Distintas varas

Por Juan Carlos Martínez

 

Cuando los militares estaban a punto de regresar a los cuarteles, el último dictador que pisó la Casa Rosada firmó la mal llamada ley 22.924, conocida como la autoamnistía a favor de todos los genocidas que habían participado en la noche negra que vivió la Argentina bajo el terrorismo de Estado.

 

El artÍculo 1 declaraba "extinguidas todas las acciones penales emergentes de los delitos cometidos con motivación o finalidad terrorista o subversiva desde el 25 de mayo de 1973 hasta el 7 de junio de 1982. Los beneficios otorgados por esta ley -agregaba- se extienden, asimismo, a todos los hechos de naturaleza penal realizados en ocasión o con motivo del desarrollo de acciones dirigidas a prevenir, conjurar o poner fin a las referidas actividades terroristas o subversivas, cualquiera hubiere sido su naturaleza o el bien jurídico lesionado.

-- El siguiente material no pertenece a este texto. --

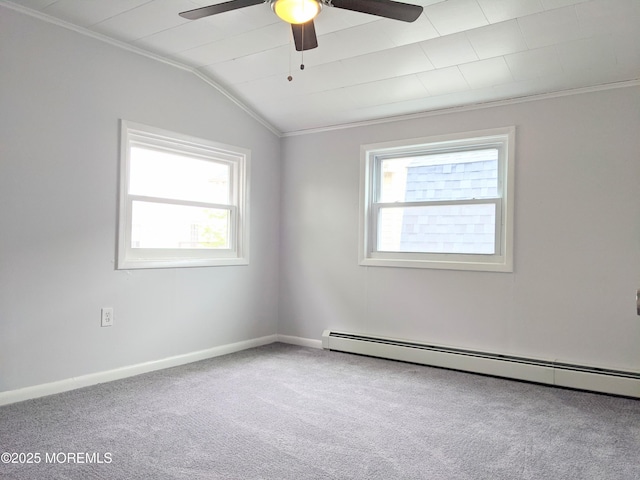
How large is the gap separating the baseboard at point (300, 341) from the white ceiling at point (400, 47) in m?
2.21

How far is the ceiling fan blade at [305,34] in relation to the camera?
7.95 ft

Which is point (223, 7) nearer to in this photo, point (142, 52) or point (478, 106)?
point (142, 52)

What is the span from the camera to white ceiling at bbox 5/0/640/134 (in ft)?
9.09

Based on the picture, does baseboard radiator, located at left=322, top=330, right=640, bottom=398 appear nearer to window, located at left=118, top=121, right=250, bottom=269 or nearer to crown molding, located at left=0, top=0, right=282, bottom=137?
window, located at left=118, top=121, right=250, bottom=269

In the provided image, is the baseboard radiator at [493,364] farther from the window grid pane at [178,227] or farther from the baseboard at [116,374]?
the window grid pane at [178,227]

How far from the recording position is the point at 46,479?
6.34 ft

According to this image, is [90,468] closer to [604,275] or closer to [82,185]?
[82,185]

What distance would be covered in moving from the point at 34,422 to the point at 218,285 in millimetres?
1868

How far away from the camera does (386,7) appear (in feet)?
7.13

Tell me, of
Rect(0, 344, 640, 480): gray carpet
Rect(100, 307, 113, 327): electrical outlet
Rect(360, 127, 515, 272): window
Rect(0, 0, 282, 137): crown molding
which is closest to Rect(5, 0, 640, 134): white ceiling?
Rect(0, 0, 282, 137): crown molding

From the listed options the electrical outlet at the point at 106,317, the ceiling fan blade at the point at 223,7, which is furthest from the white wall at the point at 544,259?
the ceiling fan blade at the point at 223,7

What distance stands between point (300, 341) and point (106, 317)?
192 cm

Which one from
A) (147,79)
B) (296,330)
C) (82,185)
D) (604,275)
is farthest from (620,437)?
(147,79)

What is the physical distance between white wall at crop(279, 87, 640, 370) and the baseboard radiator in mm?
80
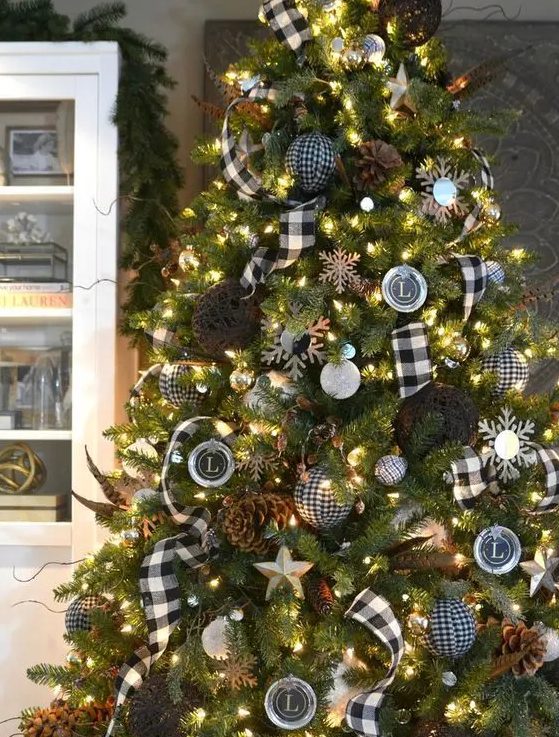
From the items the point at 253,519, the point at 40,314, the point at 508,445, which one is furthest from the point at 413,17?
the point at 40,314

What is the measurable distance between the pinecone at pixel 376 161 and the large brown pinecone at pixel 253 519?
57 cm

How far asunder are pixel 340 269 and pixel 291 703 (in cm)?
69

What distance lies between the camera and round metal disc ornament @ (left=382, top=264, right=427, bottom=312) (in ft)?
3.77

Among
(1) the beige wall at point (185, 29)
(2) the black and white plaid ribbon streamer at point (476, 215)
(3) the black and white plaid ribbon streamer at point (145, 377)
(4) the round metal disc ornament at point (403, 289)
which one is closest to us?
(4) the round metal disc ornament at point (403, 289)

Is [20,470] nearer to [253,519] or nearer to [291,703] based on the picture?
[253,519]

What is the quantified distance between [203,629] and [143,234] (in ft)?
3.03

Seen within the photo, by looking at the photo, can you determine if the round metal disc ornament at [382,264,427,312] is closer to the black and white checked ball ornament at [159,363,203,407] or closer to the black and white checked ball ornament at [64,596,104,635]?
the black and white checked ball ornament at [159,363,203,407]

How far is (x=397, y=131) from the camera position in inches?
48.5

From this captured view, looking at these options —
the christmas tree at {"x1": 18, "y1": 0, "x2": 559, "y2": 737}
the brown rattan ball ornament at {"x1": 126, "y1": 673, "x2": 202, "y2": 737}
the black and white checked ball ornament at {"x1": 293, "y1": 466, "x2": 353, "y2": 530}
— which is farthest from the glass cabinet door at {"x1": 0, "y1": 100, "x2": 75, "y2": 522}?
the black and white checked ball ornament at {"x1": 293, "y1": 466, "x2": 353, "y2": 530}

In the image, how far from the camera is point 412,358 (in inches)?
44.8

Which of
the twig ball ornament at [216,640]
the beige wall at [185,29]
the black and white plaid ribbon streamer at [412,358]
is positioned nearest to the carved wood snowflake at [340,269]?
the black and white plaid ribbon streamer at [412,358]

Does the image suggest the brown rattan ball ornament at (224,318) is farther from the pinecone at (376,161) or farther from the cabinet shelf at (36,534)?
the cabinet shelf at (36,534)

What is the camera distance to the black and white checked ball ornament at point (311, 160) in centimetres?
118

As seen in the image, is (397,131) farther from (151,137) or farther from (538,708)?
(538,708)
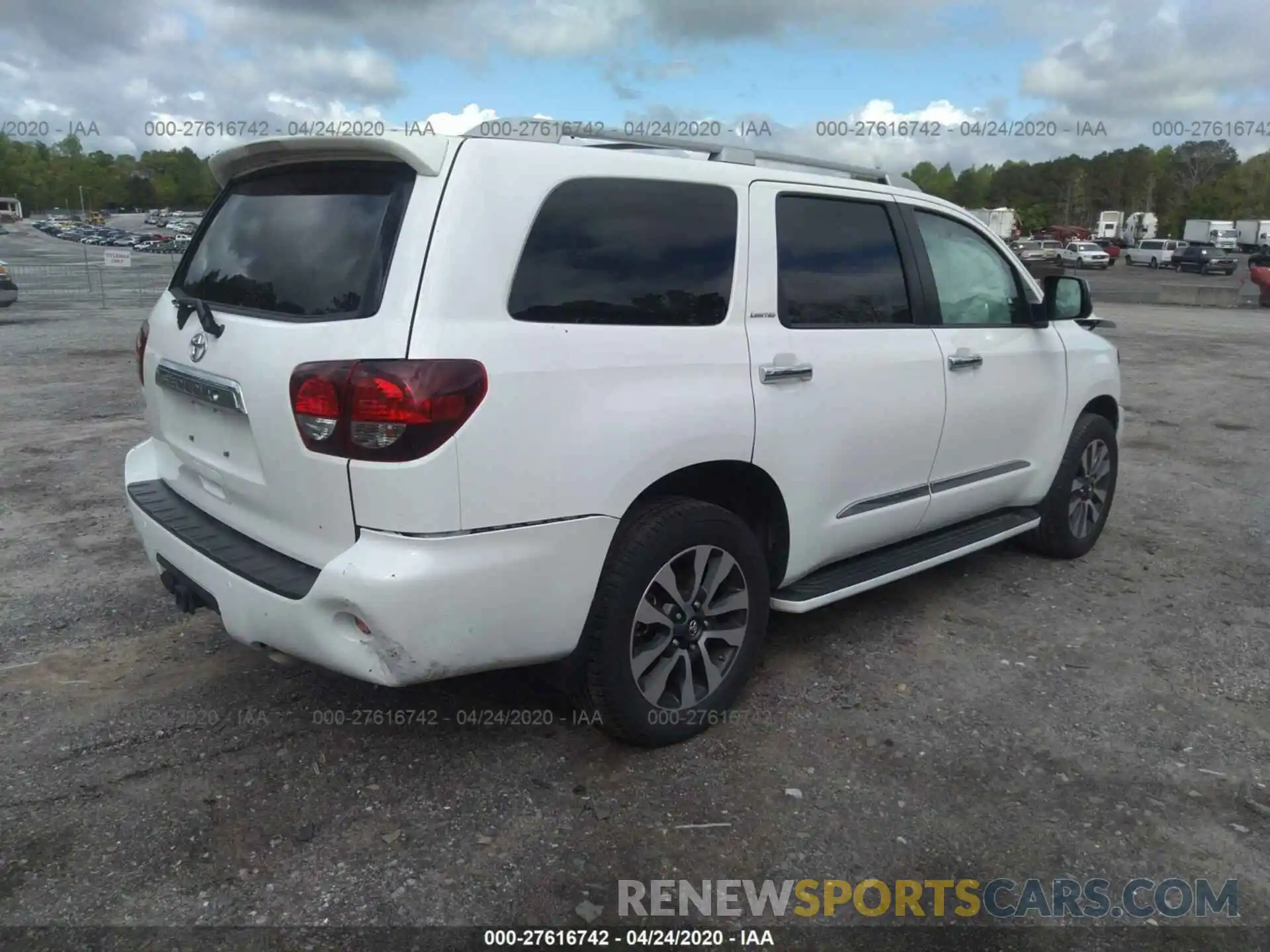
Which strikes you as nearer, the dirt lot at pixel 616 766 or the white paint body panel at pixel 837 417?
the dirt lot at pixel 616 766

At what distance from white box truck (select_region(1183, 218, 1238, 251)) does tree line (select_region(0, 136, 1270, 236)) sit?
20.4 metres

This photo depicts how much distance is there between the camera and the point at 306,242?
296 cm

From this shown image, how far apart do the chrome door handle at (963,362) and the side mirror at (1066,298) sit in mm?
783

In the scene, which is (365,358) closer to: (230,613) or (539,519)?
(539,519)

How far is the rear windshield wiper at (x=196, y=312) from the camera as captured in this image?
299cm

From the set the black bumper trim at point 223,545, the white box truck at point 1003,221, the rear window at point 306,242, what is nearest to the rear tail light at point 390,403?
the rear window at point 306,242

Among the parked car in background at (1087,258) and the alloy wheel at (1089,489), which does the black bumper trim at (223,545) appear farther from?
the parked car in background at (1087,258)

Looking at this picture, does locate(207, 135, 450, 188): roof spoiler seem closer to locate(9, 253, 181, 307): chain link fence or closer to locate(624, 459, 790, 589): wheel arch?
locate(624, 459, 790, 589): wheel arch

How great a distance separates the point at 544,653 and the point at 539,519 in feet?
1.36

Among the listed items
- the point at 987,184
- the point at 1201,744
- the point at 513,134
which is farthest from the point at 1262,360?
the point at 987,184

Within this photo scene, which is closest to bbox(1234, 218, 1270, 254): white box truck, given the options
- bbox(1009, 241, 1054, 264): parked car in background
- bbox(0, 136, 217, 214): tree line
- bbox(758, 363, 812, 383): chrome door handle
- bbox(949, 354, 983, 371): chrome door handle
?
bbox(1009, 241, 1054, 264): parked car in background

Los efectos de esta ley alcanzan a los autores, partícipes, instigadores, cómplices o encubridores y comprende a los delitos comunes conexos y a los delitos militares conexos".

 

Otro de los artículos de semejante aberración (el quinto) decía que "nadie podrá ser interrogado, investigado, citado a comparecer o requerido de manera alguna por imputaciones o sospechas de haber cometido delitos o participado en las acciones a los que se refiere el artículo 1º de esta ley o por suponer de su parte un conocimiento de ellos, de sus circunstancias, de sus autores, partícipes, instigadores, cómplices o encubridores".


Y como si los generales, almirantes y brigadieres de pronto hubiesen cambiado el uniforme militar por la toga, con el artículo 12 completaron el burdo intento de esconder los delitos de lesa humanidad debajo de un manto de impunidad: "Los Jueces Ordinarios, Federales, Militares u organismos castrenses ante los que se promuevan denuncias o querellas fundadas en la imputación de los delitos y hechos comprendidos en el artículo 1º, las rechazarán sin sustanciación alguna".

 

Una de las primeras medidas adoptadas por el presidente Raúl Alfonsín consistió en derogar semejante mamarracho, pero no se le ocurrió denunciar penalmente al dictador Bignone por aquel intento de concretar una amnistía a favor de quienes habían cometido delitos de lesa humanidad. Y no lo hizo porque ese intento podía ser considerado como un acto inconstitucional, pero no delito.

 

Luego, el mismo Alfonsín incluyó a Bignone entre los comandantes que fueron juzgados por ser responsables del plan criminal, como expresó la sentencia del tribunal que juzgó a las juntas asesinas. O sea, por delitos.

 

Dos años más tarde, la presión militar le arrancó al gobierno de Alfonsín las leyes de Punto Final y Obediencia Debida, es decir, una amnistía encubierta que abrió el camino a un nuevo ciclo de impunidad que favoreció a militares y civiles y que completó Menem con el indulto a los comandantes del genocidio.

 

De esta manera, la Argentina vivió casi veinte años de impunidad, tantos como los que han vivido y viven todavía miles de víctimas del terrorismo de Estado: los sobrevivientes del genocidio, los familiares de las víctimas y la propia sociedad. Y cientos y cientos de responsables que se han ido de este mundo con su impunidad a cuestas.

 

Si los actos inconstitucionales fueran considerados delitos, tanto Alfonsín y los legisladores que aprobaron las leyes como Menem por el indulto hubiesen sido denunciados penalmente, pero a nadie se le ocurrió incursionar en ese terreno porque no correspondía.

 

 

Y eso es lo que ocurre con la denuncia del fiscal Nisman sobre el memorándum con Irán aprobado por el Congreso. En el peor de los casos, podría llegar a ser inconstitucional, pero nunca delito. Y si fuera delito, la denuncia penal debería incluir -entre otros absurdos- a los legisladores que firmaron el acuerdo.

 

Por eso sorprende que todavía se confunda lo que es inconstitucional con lo que es delito.